▸ TEXT PASSAGE:

C Puzzles

yet another place for C puzzles

Saturday, December 16, 2006

 

loop 20 times


int main()
{
int i, n = 20;
for (i = 0; i < n; i--)
printf("*");
return 0;
}

Change/add only one character and print '*' exactly 20 times.
(there are atleast 3 solutions to this problem :-)

I got TWO:
1.for (i = 0; i < n--)
2.for (i = 0; i + n; i--)

Comments:
3. for (i = 0; -i < n; i--)


Hassan Shaik
 
1 for(i=0;-i * n;i--)
2 for(i=0;i+n;i--)
3 for(i=0;i * n;n--)
Note : replace * with less than sign ... i was unable to give less than sign as comments are in html

Rahul Ugale(Calsoft,Pune)
 
wow hard in beginning,but easy when answers are found
 
int i, n = 20;
for (i = 0; i < n; i++)

▸ SUPPLIED DATA:
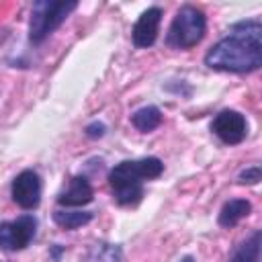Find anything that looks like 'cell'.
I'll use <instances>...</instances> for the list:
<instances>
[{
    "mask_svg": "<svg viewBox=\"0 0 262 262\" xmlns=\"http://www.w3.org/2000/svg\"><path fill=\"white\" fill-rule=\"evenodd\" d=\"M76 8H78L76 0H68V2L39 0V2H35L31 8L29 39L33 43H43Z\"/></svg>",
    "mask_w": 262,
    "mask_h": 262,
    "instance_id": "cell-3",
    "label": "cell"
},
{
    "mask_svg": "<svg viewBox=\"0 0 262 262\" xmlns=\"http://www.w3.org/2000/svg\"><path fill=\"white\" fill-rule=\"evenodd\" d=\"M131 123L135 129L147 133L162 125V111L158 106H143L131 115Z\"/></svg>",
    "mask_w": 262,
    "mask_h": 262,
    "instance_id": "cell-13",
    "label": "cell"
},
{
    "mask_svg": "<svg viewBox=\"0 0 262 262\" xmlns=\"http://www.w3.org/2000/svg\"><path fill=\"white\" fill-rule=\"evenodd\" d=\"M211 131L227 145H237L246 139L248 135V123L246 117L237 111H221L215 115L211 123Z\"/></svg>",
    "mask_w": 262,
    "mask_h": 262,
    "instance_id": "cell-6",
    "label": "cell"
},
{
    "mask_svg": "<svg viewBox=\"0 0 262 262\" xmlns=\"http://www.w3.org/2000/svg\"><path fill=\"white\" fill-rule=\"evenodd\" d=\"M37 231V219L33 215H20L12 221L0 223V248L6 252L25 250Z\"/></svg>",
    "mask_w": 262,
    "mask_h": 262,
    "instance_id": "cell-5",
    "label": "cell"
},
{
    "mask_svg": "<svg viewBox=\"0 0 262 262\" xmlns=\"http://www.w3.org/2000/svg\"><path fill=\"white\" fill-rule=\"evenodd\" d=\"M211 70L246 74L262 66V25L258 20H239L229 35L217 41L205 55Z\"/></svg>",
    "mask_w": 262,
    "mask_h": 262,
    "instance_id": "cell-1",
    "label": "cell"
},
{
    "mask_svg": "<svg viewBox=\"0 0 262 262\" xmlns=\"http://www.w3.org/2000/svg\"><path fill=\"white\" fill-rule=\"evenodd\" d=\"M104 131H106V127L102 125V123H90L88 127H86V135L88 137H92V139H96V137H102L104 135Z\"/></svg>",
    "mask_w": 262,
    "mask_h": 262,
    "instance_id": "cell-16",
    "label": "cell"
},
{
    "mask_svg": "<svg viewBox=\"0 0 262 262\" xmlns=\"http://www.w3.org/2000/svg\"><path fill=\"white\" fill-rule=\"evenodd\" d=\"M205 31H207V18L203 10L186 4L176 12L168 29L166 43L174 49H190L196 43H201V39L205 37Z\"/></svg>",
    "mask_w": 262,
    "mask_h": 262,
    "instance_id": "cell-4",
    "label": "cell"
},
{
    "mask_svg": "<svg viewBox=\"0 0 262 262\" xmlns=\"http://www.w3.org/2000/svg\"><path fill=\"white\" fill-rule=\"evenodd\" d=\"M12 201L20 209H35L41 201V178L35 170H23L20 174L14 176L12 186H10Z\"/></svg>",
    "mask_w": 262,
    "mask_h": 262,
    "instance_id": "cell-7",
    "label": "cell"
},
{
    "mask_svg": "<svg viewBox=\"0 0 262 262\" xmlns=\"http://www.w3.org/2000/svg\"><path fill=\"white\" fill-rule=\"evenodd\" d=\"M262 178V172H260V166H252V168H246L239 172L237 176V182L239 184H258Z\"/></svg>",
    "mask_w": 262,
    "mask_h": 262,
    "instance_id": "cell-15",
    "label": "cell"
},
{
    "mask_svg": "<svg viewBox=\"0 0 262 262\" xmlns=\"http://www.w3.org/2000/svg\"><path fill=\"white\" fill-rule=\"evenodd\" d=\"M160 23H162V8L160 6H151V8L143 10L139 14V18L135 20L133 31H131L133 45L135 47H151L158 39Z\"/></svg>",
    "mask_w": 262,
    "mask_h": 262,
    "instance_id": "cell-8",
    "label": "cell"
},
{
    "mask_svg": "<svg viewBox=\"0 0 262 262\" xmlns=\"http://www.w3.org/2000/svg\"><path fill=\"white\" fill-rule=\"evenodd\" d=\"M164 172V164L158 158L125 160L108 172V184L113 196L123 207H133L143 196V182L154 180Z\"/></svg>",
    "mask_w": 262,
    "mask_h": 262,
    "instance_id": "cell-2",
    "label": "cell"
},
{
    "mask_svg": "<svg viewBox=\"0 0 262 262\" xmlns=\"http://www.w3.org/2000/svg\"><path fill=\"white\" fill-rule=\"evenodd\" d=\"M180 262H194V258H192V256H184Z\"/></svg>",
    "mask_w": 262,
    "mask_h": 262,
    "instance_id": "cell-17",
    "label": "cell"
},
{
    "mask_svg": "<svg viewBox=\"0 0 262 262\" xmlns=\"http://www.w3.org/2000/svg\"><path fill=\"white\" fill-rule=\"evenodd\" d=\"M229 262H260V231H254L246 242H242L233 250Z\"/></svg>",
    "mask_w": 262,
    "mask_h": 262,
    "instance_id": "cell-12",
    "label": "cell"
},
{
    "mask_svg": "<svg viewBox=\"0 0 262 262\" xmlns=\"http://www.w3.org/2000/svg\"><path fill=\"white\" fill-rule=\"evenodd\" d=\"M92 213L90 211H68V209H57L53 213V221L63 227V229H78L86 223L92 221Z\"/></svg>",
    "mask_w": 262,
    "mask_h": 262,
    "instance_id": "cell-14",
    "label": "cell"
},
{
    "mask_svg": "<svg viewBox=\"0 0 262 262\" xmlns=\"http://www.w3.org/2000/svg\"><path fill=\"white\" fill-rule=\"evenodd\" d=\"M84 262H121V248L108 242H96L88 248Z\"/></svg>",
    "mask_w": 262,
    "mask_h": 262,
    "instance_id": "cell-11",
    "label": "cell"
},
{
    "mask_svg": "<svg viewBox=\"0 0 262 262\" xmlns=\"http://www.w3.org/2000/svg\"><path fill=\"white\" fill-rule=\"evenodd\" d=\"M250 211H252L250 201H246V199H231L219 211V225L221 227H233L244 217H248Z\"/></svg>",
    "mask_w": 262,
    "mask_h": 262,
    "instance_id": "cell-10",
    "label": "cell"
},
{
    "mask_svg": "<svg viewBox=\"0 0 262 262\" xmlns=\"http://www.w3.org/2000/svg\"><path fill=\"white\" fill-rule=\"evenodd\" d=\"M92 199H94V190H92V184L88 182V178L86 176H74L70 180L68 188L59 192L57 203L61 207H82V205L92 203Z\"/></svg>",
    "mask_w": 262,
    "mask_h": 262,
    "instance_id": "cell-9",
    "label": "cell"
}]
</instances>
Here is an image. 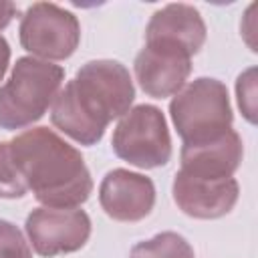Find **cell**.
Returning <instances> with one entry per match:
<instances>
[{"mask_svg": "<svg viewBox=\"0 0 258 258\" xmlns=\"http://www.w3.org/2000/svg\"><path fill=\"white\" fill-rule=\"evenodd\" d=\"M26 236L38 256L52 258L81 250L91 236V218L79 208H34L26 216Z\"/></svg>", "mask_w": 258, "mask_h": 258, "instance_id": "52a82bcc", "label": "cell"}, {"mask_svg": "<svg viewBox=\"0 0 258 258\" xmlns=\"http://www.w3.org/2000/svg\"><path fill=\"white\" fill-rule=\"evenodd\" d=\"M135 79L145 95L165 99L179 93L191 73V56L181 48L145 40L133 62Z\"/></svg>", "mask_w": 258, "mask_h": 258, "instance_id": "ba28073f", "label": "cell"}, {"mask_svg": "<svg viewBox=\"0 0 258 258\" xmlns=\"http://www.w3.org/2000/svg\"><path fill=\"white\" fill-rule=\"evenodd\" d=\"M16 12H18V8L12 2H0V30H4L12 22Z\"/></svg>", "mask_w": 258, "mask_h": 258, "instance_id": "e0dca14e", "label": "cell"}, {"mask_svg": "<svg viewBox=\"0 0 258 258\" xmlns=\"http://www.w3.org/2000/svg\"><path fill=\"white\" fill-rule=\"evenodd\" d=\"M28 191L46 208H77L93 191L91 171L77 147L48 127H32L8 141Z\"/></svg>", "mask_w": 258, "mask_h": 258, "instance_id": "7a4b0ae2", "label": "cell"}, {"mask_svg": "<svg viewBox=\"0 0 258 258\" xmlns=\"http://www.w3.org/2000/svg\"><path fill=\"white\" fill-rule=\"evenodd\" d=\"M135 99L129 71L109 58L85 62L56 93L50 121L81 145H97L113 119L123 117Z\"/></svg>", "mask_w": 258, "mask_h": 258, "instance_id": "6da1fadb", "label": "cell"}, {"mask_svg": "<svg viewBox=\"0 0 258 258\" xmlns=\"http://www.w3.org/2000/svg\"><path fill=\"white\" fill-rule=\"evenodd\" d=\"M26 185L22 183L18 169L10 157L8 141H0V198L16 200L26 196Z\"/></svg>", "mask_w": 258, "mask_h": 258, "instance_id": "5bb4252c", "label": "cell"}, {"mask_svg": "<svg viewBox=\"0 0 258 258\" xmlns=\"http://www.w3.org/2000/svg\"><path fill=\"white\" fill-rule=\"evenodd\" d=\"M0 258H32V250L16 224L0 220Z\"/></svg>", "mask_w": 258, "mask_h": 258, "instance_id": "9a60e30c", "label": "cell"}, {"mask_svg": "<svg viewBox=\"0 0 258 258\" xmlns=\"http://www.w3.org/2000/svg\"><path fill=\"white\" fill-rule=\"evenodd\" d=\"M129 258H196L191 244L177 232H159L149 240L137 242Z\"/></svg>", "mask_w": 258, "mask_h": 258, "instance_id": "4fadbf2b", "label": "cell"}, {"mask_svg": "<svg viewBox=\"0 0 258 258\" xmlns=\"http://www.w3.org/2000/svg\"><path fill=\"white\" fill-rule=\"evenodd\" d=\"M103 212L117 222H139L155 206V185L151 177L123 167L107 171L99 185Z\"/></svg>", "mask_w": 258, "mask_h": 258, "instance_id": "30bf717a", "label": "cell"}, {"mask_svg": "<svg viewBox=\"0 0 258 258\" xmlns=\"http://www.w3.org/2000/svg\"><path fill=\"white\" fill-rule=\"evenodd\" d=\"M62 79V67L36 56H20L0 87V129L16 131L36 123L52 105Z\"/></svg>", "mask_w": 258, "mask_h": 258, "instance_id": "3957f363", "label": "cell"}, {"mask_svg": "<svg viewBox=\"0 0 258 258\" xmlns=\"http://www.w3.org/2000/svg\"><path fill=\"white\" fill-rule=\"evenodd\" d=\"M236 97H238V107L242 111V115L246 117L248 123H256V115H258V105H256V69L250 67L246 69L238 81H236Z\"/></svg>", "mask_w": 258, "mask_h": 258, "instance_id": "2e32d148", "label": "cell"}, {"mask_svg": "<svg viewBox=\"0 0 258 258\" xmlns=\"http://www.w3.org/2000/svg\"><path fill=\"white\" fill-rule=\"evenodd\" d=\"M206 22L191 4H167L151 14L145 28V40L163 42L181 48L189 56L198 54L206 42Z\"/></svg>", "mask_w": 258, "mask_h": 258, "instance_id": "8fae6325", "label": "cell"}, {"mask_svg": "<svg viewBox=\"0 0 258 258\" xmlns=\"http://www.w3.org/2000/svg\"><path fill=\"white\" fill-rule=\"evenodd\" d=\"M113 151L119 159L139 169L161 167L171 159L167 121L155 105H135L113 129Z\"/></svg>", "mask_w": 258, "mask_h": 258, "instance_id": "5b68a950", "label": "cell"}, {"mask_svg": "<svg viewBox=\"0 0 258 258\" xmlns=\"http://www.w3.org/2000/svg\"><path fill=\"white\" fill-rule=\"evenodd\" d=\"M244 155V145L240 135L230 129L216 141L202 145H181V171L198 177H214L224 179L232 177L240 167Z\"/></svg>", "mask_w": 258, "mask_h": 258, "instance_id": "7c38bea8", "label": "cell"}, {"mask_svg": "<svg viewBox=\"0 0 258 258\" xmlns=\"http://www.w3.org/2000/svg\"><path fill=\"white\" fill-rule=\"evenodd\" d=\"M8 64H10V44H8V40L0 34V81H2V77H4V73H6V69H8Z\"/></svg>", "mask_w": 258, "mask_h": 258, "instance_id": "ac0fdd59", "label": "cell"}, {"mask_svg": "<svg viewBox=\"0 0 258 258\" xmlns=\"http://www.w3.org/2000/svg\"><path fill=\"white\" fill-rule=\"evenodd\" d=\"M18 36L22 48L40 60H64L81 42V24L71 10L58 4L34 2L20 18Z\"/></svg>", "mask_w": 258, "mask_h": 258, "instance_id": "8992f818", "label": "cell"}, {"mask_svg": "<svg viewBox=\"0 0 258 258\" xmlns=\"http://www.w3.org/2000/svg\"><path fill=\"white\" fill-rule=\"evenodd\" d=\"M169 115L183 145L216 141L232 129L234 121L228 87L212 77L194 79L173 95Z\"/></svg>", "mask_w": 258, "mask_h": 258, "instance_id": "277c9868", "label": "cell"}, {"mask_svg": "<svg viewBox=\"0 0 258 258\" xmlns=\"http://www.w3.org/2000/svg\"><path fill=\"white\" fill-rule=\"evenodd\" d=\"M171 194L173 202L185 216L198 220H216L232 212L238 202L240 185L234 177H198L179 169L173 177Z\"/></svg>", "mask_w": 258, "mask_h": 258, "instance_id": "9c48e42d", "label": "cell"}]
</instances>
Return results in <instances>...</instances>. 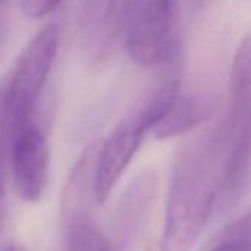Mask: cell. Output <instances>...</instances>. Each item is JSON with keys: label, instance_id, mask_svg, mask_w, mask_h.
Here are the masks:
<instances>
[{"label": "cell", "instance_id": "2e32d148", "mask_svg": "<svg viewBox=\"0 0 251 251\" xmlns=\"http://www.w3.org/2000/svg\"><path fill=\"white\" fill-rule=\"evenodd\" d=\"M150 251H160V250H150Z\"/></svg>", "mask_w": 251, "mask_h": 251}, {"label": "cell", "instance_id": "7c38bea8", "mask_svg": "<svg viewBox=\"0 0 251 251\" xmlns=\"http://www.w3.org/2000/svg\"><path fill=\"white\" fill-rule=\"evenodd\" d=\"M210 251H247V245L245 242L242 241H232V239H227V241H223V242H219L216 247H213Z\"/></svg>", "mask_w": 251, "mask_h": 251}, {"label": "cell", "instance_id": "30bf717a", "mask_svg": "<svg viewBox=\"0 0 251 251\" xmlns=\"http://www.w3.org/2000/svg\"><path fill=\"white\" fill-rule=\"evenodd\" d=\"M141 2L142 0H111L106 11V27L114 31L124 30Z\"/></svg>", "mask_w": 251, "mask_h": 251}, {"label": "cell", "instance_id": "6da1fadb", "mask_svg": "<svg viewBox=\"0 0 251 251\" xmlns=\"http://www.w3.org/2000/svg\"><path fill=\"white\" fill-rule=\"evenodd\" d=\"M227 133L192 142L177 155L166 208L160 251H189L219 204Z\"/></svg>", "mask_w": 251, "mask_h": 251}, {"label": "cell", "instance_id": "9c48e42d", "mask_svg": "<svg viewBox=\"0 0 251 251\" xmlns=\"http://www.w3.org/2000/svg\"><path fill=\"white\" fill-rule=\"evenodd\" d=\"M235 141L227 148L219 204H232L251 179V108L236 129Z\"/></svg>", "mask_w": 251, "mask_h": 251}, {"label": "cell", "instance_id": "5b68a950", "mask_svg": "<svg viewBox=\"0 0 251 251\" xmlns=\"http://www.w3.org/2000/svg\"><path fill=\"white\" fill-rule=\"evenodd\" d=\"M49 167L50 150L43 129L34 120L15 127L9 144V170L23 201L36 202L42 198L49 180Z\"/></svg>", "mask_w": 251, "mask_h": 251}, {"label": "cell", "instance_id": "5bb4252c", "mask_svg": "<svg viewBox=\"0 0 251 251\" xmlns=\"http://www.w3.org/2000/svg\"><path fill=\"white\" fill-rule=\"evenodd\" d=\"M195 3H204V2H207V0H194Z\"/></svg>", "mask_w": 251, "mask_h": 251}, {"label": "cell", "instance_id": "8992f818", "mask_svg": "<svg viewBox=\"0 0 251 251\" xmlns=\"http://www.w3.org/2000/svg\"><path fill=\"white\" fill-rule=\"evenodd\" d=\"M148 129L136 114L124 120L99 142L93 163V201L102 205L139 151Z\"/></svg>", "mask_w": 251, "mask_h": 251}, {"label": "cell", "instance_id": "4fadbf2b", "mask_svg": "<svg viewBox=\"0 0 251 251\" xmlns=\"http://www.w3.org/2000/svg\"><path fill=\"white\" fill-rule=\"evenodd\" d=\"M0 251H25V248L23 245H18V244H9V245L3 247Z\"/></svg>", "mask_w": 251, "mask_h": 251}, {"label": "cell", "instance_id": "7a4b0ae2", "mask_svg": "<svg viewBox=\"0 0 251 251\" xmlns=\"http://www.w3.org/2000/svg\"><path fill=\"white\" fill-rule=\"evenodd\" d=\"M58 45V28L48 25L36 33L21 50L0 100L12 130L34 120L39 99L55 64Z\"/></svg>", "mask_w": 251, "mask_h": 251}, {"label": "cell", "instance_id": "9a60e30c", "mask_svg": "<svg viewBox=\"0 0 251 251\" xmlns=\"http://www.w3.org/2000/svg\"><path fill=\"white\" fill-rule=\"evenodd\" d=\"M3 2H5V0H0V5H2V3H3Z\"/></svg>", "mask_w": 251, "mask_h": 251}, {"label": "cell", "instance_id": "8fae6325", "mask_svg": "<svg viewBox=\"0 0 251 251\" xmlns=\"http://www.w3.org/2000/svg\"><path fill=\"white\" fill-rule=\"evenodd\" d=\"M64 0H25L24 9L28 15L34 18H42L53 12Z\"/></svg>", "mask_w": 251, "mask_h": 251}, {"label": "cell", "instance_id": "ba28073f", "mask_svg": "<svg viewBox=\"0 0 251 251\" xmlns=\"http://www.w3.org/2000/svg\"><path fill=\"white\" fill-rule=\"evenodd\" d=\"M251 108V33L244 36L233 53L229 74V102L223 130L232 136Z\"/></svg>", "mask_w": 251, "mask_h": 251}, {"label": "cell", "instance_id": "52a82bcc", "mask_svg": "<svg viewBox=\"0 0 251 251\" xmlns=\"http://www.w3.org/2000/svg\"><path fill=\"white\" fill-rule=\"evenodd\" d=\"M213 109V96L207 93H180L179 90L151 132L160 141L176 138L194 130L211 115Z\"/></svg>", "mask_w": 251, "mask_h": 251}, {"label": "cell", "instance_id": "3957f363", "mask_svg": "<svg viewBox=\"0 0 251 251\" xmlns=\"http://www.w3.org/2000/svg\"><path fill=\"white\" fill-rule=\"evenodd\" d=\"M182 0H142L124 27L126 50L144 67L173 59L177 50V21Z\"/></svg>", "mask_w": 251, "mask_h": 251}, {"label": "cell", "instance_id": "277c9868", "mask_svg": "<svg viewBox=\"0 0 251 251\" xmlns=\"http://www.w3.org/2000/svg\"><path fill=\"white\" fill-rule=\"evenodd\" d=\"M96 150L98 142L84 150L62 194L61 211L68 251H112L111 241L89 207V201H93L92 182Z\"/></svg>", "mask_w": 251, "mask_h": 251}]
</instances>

▸ TASK TO CARRY OUT: From the C puzzle page, extract the stretch from "(there are atleast" through "2 for(i=0;i+n;i--)" word for word.

▸ FINAL RESULT:
(there are atleast 3 solutions to this problem :-)

I got TWO:
1.for (i = 0; i < n--)
2.for (i = 0; i + n; i--)

Comments:
3. for (i = 0; -i < n; i--)


Hassan Shaik
 
1 for(i=0;-i * n;i--)
2 for(i=0;i+n;i--)